There are two solutions that I have used for this scenario in the past:
Use the Join Plugin on your "deploy" job and specify "promote" as the targeted job. You would have to specify "Functional Tests" and "Performance Tests" as the joined jobs and start them via in some fashion, post build. The Parameterized Trigger Plugin is good for this.
Use the Promoted Builds Plugin on your "deploy" job, specify a promotion that works when downstream jobs are completed and specify Functional and Performance test jobs. As part of the promotion action, trigger the "promote" job. You still have to start the two test jobs from "deploy"
There is a CRITICAL aspect to both of these solutions: fingerprints must be correctly used. Here is what I found:
The "build" job must ORIGINATE a new fingerprinted file. In other words, it has to fingerprint some file that Jenkins thinks was originated by the initial job. Double check the "See Fingerprints" link of the job to verify this.
All downstream linked jobs (in this case, "deploy", "Functional Tests" and "Performance tests") need to obtain and fingerprint this same file. The Copy Artifacts plugin is great for this sort of thing.
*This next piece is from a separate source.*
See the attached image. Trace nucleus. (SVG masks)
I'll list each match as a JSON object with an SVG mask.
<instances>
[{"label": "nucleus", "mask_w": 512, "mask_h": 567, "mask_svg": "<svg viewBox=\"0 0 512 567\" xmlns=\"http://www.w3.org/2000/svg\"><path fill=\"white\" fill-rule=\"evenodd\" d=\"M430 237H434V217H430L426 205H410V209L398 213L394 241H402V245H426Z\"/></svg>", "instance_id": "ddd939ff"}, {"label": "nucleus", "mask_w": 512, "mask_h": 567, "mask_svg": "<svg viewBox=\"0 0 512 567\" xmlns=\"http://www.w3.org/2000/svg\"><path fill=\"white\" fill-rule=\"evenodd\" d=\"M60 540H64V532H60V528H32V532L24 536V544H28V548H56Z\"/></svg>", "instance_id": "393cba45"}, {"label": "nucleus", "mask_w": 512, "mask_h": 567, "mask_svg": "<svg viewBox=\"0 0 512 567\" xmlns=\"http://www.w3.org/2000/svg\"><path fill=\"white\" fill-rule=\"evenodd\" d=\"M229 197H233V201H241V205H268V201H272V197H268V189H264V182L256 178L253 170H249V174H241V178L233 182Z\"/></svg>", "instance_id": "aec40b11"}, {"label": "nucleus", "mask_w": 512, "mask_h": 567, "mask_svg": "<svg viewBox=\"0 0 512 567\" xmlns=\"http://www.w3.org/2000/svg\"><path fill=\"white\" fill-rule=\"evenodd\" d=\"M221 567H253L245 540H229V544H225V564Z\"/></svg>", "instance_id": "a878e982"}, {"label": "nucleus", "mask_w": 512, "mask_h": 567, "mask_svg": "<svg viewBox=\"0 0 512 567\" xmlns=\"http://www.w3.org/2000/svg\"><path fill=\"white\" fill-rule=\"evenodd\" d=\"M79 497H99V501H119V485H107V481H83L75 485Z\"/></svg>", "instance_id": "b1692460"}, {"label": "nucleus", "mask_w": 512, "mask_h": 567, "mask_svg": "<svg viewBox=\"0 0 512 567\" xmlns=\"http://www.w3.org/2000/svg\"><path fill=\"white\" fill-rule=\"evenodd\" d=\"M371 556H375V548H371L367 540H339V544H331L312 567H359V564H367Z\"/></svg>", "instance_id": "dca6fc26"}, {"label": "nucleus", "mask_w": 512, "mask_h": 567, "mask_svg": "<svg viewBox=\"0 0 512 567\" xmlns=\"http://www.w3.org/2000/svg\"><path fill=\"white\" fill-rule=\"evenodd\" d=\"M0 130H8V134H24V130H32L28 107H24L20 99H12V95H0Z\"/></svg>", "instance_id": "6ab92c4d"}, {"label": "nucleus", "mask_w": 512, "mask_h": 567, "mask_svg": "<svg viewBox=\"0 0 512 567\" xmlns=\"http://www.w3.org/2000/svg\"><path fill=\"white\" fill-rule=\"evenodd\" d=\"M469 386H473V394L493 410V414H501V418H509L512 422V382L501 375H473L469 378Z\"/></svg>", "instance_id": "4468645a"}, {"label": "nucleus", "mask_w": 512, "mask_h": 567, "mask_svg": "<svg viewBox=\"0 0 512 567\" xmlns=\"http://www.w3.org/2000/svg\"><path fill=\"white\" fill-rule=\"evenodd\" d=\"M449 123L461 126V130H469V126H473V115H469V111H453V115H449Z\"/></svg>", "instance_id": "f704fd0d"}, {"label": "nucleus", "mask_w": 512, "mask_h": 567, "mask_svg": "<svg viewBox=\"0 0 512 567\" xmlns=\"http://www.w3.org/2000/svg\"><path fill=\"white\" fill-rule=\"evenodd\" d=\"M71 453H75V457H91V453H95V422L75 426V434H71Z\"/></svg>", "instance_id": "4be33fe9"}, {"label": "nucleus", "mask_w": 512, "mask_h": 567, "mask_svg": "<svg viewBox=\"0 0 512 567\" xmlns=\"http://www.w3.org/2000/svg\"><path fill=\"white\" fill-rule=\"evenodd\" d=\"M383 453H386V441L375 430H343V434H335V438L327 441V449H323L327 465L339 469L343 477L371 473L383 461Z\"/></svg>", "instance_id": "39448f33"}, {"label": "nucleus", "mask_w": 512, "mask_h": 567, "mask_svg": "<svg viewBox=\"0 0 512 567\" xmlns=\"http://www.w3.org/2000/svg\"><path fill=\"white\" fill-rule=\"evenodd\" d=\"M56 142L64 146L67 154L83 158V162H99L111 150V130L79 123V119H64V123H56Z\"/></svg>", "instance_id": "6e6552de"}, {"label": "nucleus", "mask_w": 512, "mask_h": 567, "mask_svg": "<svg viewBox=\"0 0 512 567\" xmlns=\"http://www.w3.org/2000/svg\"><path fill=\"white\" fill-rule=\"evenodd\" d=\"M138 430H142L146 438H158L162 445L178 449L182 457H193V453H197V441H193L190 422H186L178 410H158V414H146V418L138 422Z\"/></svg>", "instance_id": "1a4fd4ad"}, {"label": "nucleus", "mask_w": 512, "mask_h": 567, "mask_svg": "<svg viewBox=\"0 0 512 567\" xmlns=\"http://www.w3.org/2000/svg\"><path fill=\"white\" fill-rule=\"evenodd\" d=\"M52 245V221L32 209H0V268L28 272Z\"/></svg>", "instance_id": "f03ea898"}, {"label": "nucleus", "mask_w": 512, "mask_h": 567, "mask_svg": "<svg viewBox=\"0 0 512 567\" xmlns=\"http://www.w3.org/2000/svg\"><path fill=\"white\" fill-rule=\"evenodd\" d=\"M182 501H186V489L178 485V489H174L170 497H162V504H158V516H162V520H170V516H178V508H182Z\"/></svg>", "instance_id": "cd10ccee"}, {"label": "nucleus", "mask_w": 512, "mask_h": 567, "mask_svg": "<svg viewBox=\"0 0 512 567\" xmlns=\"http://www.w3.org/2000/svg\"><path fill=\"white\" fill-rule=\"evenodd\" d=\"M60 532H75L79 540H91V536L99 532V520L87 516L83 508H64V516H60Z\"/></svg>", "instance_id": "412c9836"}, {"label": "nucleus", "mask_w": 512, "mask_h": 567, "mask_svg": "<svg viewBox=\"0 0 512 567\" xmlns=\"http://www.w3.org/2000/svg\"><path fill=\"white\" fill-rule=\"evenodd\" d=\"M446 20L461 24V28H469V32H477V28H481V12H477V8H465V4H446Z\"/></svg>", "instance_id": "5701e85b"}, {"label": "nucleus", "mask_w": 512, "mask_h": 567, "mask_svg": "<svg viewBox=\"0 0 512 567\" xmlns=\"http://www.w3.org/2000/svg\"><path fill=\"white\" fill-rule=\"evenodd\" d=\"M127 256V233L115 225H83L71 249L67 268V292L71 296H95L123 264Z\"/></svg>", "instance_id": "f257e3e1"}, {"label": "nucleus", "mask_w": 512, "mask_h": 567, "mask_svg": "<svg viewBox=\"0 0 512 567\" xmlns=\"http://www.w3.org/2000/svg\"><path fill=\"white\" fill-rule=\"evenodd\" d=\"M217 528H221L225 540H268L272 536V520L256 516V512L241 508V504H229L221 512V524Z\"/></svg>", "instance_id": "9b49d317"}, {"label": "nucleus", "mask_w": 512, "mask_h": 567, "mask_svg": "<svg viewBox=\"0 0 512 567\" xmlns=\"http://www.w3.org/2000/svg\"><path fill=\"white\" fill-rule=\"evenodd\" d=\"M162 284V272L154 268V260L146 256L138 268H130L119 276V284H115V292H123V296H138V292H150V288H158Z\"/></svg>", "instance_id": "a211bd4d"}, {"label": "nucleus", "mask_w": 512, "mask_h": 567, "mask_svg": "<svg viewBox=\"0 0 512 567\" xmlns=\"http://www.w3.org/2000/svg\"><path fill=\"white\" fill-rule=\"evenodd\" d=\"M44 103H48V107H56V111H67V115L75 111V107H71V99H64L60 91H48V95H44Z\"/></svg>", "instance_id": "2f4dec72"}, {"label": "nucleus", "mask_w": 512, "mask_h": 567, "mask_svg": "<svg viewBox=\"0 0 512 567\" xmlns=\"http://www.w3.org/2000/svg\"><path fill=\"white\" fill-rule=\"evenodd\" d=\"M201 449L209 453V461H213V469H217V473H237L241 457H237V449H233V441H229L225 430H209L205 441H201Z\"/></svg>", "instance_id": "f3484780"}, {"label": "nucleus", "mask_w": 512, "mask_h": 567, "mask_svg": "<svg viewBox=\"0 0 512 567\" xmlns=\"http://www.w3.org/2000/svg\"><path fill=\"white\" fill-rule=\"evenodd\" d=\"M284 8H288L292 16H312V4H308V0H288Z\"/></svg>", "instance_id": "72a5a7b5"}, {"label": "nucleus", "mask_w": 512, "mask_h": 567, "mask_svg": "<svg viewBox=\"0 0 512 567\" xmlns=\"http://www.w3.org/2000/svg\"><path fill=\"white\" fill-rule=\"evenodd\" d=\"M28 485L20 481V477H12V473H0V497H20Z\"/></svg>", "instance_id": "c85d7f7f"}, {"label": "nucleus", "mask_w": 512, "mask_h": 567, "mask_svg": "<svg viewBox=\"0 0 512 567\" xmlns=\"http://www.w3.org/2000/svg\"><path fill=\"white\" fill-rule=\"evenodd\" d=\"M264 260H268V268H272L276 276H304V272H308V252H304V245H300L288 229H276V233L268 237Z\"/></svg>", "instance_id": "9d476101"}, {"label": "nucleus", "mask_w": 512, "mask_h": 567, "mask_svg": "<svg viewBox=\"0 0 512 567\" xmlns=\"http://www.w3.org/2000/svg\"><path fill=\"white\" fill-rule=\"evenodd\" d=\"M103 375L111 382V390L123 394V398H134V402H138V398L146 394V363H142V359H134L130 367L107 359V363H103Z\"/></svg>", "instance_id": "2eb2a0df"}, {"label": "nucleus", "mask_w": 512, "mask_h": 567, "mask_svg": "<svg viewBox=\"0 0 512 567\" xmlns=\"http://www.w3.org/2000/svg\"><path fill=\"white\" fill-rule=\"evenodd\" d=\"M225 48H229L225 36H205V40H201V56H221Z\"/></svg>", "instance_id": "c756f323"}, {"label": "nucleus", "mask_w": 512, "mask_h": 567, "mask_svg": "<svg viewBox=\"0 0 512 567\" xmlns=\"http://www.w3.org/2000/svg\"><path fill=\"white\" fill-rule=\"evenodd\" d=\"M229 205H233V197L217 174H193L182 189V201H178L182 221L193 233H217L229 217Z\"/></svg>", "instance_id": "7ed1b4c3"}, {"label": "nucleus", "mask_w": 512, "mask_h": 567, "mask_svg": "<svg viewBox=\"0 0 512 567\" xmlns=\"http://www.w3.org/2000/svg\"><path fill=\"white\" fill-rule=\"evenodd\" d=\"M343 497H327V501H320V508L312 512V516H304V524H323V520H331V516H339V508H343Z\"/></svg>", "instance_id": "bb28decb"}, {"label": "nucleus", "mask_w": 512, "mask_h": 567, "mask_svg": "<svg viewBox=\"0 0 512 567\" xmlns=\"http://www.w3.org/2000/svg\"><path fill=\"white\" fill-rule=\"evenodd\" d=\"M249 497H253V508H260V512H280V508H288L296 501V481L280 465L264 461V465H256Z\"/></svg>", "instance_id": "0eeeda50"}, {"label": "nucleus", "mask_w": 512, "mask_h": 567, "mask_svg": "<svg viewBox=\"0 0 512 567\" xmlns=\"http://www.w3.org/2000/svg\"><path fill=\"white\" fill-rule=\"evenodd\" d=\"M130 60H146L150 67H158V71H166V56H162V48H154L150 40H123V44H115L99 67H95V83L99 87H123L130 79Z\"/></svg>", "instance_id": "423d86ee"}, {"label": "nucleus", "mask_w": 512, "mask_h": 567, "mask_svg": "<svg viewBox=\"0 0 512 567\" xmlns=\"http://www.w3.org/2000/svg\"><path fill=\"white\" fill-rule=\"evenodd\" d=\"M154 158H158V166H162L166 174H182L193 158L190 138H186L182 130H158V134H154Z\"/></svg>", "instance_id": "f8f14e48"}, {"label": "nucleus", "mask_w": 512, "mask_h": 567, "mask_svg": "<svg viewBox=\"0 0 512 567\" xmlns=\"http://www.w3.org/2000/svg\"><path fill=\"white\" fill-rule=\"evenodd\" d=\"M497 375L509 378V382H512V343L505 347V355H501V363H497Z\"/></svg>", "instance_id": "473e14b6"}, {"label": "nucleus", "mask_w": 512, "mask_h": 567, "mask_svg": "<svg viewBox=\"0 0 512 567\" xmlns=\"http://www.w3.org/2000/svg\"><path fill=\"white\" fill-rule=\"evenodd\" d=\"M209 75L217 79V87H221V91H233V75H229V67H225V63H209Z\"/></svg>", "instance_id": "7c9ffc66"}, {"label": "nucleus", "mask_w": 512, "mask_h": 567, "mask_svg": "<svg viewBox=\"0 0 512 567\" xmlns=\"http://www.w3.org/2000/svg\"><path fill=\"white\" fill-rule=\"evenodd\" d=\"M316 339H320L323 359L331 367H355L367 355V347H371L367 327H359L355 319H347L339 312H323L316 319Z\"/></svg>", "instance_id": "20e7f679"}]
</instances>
Keep in mind that some plugins allow you change the order of fingerprinting and downstream job starting; in this case, the fingerprinting MUST occur before a downstream job fingerprints the same file to ensure the ORIGIN of the fingerprint is properly set.
The Multijob plugin works beautifully for that scenario. It also comes in handy if you want a single "parent" job to kick off multiple "child" jobs but still be able to execute each of the children manually, by themselves. This works by creating "phases", to which you add 1 to n jobs. The build only continues when the entire phase is done, so if a phase as multiple jobs they all must complete before the rest are executed. Naturally, it is configurable whether the build continues if there is a failure within the phase.
Jenkins recently announced first class support for workflow.
I believe the Workflow Plugin is now called the Pipeline Plugin and is the (current) preferred solution to the original question, inspired by the Build Flow Plugin. There is also a Getting Started Tutorial in GitHub.
Answers by jason & dnozay are good enough. But in case someone is looking for easy way just use JobFanIn plugin.
This diamond dependency build pipeline could be configured with
the DepBuilder plugin. DepBuilder is using its own domain
specific language, that would in this case look like:
_BUILD {
// define the maximum duration of the build (4 hours)
maxDuration: 04:00
}
// define the build order of the existing Jenkins jobs
Build -> Deploy
Deploy -> "Functional Tests" -> Promote
Deploy -> "Performance Tests" -> Promote
After building the project, the build visualization will be shown on the project dashboard page:
If any of the upstream jobs didn't succeed, the build will be automatically aborted. Abort behavior could be tweaked on a per job basis, for more info see the DepBuilder documentation.